Over the last few years I have been involved in reviewing the architectures of various companies that are building or have built big data solutions. When I say “big data”, I’m referring to the incorporation of semi-structured data such as sensor data, device data, web logs, and social media. The architectures generally fall into four scenarios:
Enterprise data warehouse augmentation
This scenario uses an enterprise data warehouse (EDW) built on a RDBMS, but will extract data from the EDW and load it into a big data hub along with data from other sources that are deemed not cost-effective to move into the EDW (usually high-volume data or cold data). Some data enrichment is usually done in the data hub. This data hub can then be queried, but primary analytics remain with the EDW. The data hub is usually build on Hadoop or NoSQL. This can save costs since storage using Hadoop or NoSQL is much cheaper than an EDW. Plus, this can speed up the development of reports since the data in Hadoop or NoSQL can be used right away instead of waiting for an IT person to write the ETL and create the schema’s to ingest the data into the EDW. Another benefit is it can support data growth faster as it is easy to expand storage on a Hadoop/NoSQL solution instead of on a SAN with an EDW solution.
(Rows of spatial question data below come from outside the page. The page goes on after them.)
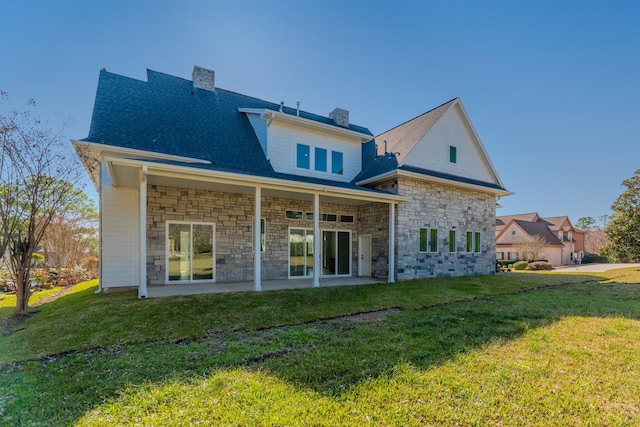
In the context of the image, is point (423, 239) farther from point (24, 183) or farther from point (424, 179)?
point (24, 183)

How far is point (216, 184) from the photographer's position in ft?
30.9

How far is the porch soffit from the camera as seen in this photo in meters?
7.88

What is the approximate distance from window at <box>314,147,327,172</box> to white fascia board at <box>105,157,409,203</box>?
283 cm

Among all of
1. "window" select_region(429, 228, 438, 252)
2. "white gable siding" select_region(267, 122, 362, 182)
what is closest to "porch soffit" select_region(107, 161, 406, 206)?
"white gable siding" select_region(267, 122, 362, 182)

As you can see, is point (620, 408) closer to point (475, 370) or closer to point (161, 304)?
point (475, 370)

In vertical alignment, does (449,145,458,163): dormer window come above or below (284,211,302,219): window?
above

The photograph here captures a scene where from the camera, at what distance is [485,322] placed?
5887 millimetres

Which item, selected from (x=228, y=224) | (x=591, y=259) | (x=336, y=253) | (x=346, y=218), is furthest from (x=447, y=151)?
(x=591, y=259)

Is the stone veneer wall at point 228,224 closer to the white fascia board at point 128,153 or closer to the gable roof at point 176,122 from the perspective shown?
the white fascia board at point 128,153

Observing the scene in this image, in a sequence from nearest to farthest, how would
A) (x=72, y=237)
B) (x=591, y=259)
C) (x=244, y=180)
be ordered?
(x=244, y=180), (x=72, y=237), (x=591, y=259)

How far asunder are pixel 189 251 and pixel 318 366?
7865 millimetres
Finally, it can help by reducing the number of queries on the EDW.
This scenario is most common when a EDW has been in existence for a while and users are requesting data that the EDW cannot handle because of space, performance, and data loading times.
The challenges to this approach is you might not be able to use your existing tools to query the data hub, as well as the data in the hub being difficult to understand and join and may not be completely clean.
Data hub plus EDW
The data hub is used as a data staging and extreme-scale data transformation platform, but long-term persistence and analytics is performed in the EDW. Hadoop or NoSQL is used to refine the data in the data hub. Once refined, the data is copied to the EDW and then deleted from the data hub.
This will lower the cost of data capture, provide scalable data refinement, and provide fast queries via the EDW. It also offloads the data refinement from the EDW.
A distributed data system is implemented for long-term, high-detail big data persistence in the data hub and analytics without employing a EDW. Low level code is written or big data packages are added that integrate directly with the distributed data store for extreme-scale operations and analytics.
The distributed data hub is usually created with Hadoop, HBase, Cassandra, or MongoDB. BI tools specifically integrated with or designed for distributed data access and manipulation are needed. Data operations either use BI tools that provide NoSQL capability or low-level code is required (e.g., MapReduce or Pig script).
The disadvantages of this scenario are reports and queries can have longer latency, new reporting tools require training which could lead to lower adoption, and the difficulty of providing governance and structure on top of a non-RDBMS solution.
Modern Data Warehouse
An evolution of the three previous scenarios that provides multiple options for the various technologies. Data may be harmonized and analyzed in the data lake or moved out to a EDW when more quality and performance is needed, or when users simply want control. ELT is usually used instead of ETL (see Difference between ETL and ELT). The goal of this scenario is to support any future data needs no matter what the variety, volume, or velocity of the data.
Hub-and-spoke should be your ultimate goal. See Why use a data lake? for more details on the various tools and technologies that can be used for the modern data warehouse.